Olá, meu nome é Everton Andrade, Professor e Terapeuta.
Abaixo vamos estudadar um pouco sobre as habilidades interpessoais, que são importantes, também para que o profissional, possa controlar seus impulsos para que seu trabalho seja realmente eficiente.
O desenvolvimento e a aplicação correta das habilidades interpessoais no trabalho do terapeuta são fundamentais porque:
Fortalecem a aliança terapêutica: Criam o vínculo de confiança necessário para que o paciente se abra e engaje ativamente no tratamento.
Reduzem a resistência do paciente: Diminuem as defesas psicológicas, facilitando o acesso a conteúdos emocionais profundos e dolorosos.
Previnem o abandono do tratamento: Minimizam os índices de evasão clínica ao fazer o paciente se sentir verdadeiramente compreendido e seguro.
Evitam o esgotamento profissional (Burnout): O manejo correto da distância terapêutica protege a saúde mental do próprio terapeuta contra o estresse por empatia.
Potencializam a eficácia das técnicas: Garantem que as intervenções teóricas sejam aceitas e assimiladas, pois a técnica só funciona se a relação for sólida.
Asseguram a neutralidade e a ética: Permitem identificar e neutralizar projeções pessoais (contratransferência), mantendo o foco estritamente nas necessidades do paciente.
Facilitam o manejo de crises: Oferecem o suporte emocional e a estabilidade necessários para conduzir momentos de desorganização ou sofrimento agudo.
As habilidades interpessoais de um terapeuta — frequentemente chamadas de competências relacionais ou "soft skills" — são o núcleo de uma terapia de sucesso. Mais do que as técnicas ou a abordagem teórica utilizada (como TCC, psicanálise ou fenomenologia), a qualidade do vínculo entre o profissional e o paciente é o fator que mais prevê a eficácia do tratamento.
Comunicação e Sintonia Emocional
Escuta Ativa e Analítica: Vai muito além de apenas ouvir.
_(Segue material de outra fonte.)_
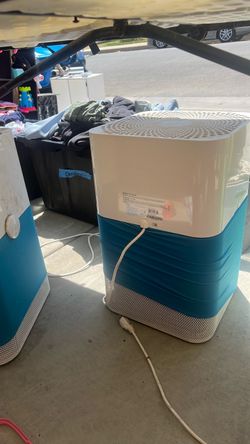 Air purifiers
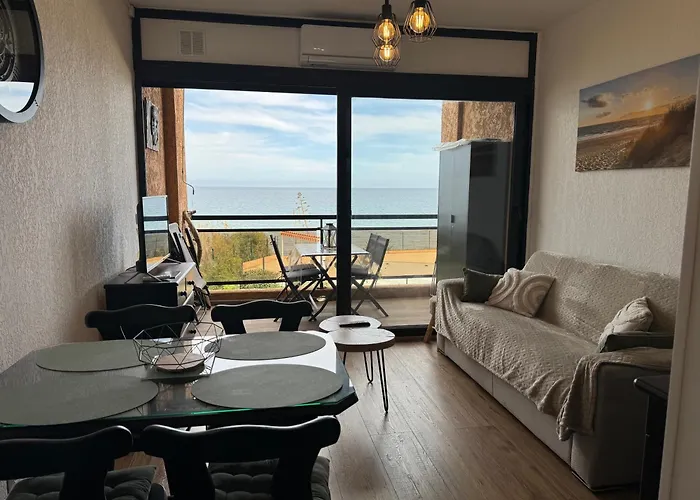 Appartement N 302 Moriani Plage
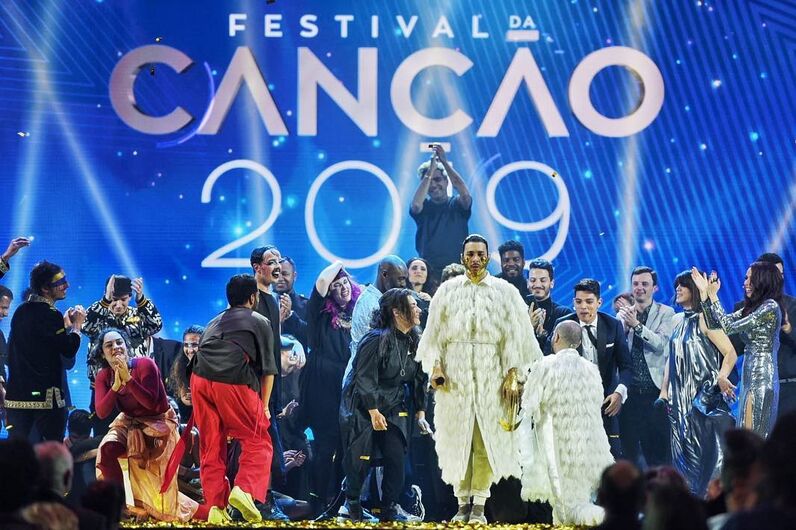 festival da canção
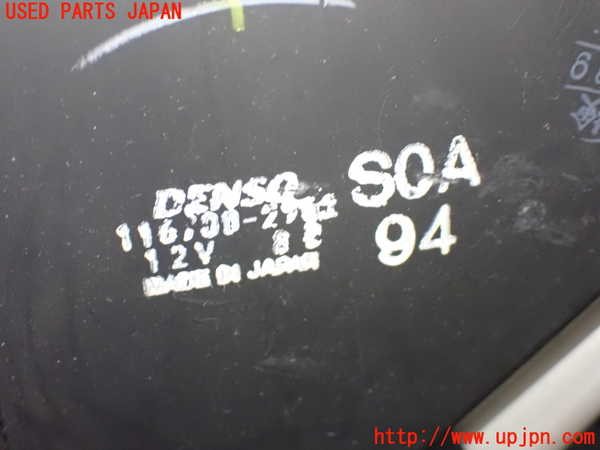 1UPJ-9238646081]アコード ユーロR(CL1(改))エバポレーター1 中古 参考情報（適合保証無）：トルネオ_3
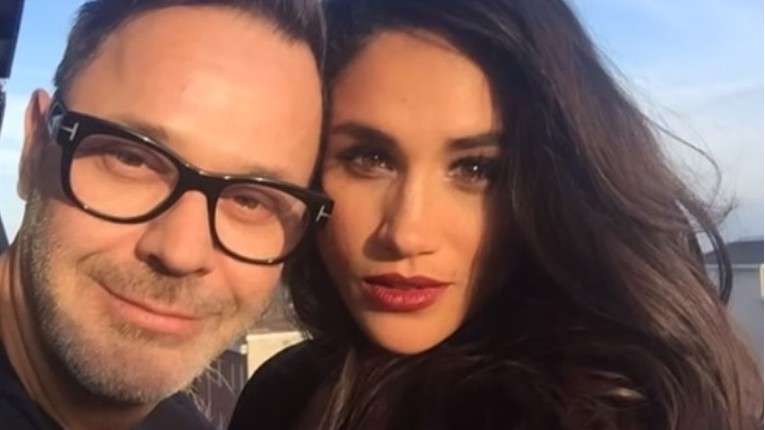Otkriveni Meghanini planovi: "Želi izlaziti i bez Harryja"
Envolve decodificar o ritmo da fala, as hesitações, as mudanças de tom de voz e o que fica subentendido nas pausas ou no silêncio.
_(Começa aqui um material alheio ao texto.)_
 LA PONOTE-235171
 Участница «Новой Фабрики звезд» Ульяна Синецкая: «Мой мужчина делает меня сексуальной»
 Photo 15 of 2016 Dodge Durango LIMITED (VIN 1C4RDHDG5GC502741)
Empatia Reativa (e Distanciada): É a capacidade de se colocar verdadeiramente no lugar do outro para compreender sua dor, mas mantendo a distância terapêutica necessária para não se fundir ao sofrimento do paciente. O terapeuta precisa compreender a tempestade, não se afogar nela.
Validação Emocional: Habilidade de fazer o paciente se sentir ouvido e aceito em suas vulnerabilidades, legitimando seus sentimentos antes de propor qualquer mudança ou reflexão.
Postura e Presença Clínica
Olhar Incondicionalmente Positivo: Termo cunhado por Carl Rogers que define a capacidade de acolher o paciente sem julgamentos morais, independentemente de seus atos, pensamentos ou escolhas.
Autenticidade e Congruência: O terapeuta precisa ser genuíno na sessão. Expressões faciais ou respostas mecânicas que não combinam com a realidade emocional do momento quebram a confiança do paciente.
Comunicação Não Verbal Consciente: Postura corporal aberta, contato visual equilibrado e gestos receptivos que transmitem segurança e presença contínua.
Manejo de Conflitos e Fronteiras
Estabelecimento de Limites (Fronteiras Claras): Capacidade de manter a relação estritamente profissional (manejo de horários, faltas, pagamentos e contato extracontato) sem soar frio ou punitivo.
Manejo da Transferência e Contratransferência: Habilidade de identificar quando o paciente projeta sentimentos do passado no terapeuta (transferência) e gerenciar as próprias reações emocionais geradas por essa projeção (contratransferência).
Tolerância à Frustração e ao Impasse: Saber lidar com a resistência do paciente, recaídas e momentos em que o processo terapêutico parece estagnado, sem levar isso para o lado pessoal ou demonstrar impaciência.
A "Aliança Terapêutica": Esse conjunto de habilidades serve a um propósito maior: construir uma aliança de trabalho sólida. Quando o paciente sente que o espaço é seguro e o profissional é confiável, as defesas diminuem e o verdadeiro trabalho de transformação começa.